Mr. Doggette said the company countered with $6.24 per cut, or about the same amount the barbers received in 2017 when the base price of a cut was $11.25.

Based on the volume of cuts for each barber, the $1 difference between the union ask and the company’s offer is equal to about $1,000 a month for each barber, Mr. Doggette said.

He said the company’s offer was even more galling because the barbers essentially had their incomes cut 20 percent during the pandemic, with each restricted to working every other day to maintain social distancing in the shops.

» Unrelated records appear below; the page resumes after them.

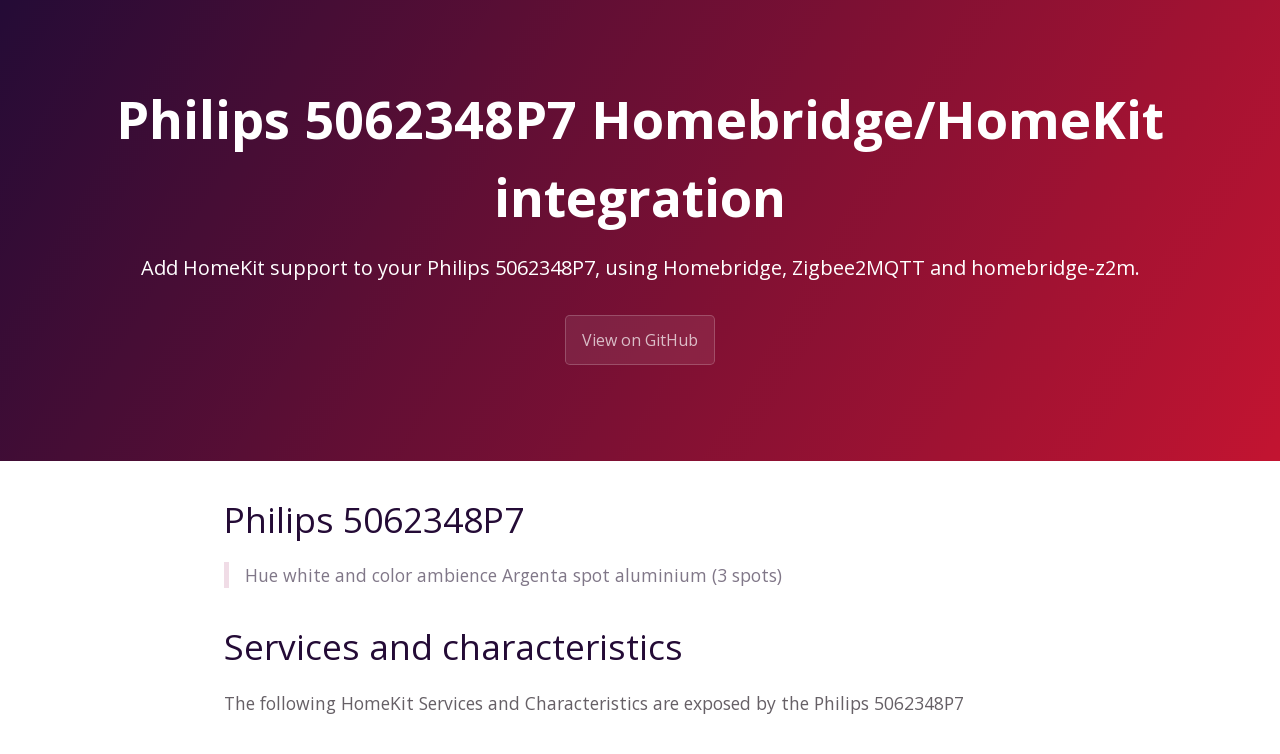

--- FILE ---
content_type: text/html; charset=utf-8
request_url: https://z2m.dev/devices/philips/5062348p7.html
body_size: 1474
content:
<!DOCTYPE html>
<html lang="en-US">
  <head>
    <meta charset="UTF-8">

<!-- Begin Jekyll SEO tag v2.8.0 -->
<title>Philips 5062348P7 Homebridge/HomeKit integration | homebridge-z2m</title>
<meta name="generator" content="Jekyll v3.10.0" />
<meta property="og:title" content="Philips 5062348P7 Homebridge/HomeKit integration" />
<meta property="og:locale" content="en_US" />
<meta name="description" content="Add HomeKit support to your Philips 5062348P7, using Homebridge, Zigbee2MQTT and homebridge-z2m." />
<meta property="og:description" content="Add HomeKit support to your Philips 5062348P7, using Homebridge, Zigbee2MQTT and homebridge-z2m." />
<link rel="canonical" href="https://z2m.dev/devices/philips/5062348p7.html" />
<meta property="og:url" content="http://z2m.dev/devices/philips/5062348p7.html" />
<meta property="og:site_name" content="homebridge-z2m" />
<meta property="og:type" content="website" />
<meta name="twitter:card" content="summary" />
<meta property="twitter:title" content="Philips 5062348P7 Homebridge/HomeKit integration" />
<script type="application/ld+json">
{"@context":"https://schema.org","@type":"WebPage","description":"Add HomeKit support to your Philips 5062348P7, using Homebridge, Zigbee2MQTT and homebridge-z2m.","headline":"Philips 5062348P7 Homebridge/HomeKit integration","url":"http://z2m.dev/devices/philips/5062348p7.html"}</script>
<!-- End Jekyll SEO tag -->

That meant four-day work weeks, rather than five. Officials at Sheffield not respond to a request for comment. The company also operates barbershops at five military bases in other states. Mr. Doggette said that along with picketing, Local 572 has filed an unfair labor practices complaint with the National Labor Relations Board in hopes of gaining federal intervention to force the company to bargain. In 2017, the NLRB upheld a similar complaint against Sheffield involving barbers at Nellis Air Force Base in Nevada.

Meanwhile, Mr. Doggette said Sheffield is actively trying to recruit replacement barbers, with support from the Army and Air Force Exchange Services that hired the company to run the barbershops on the two bases.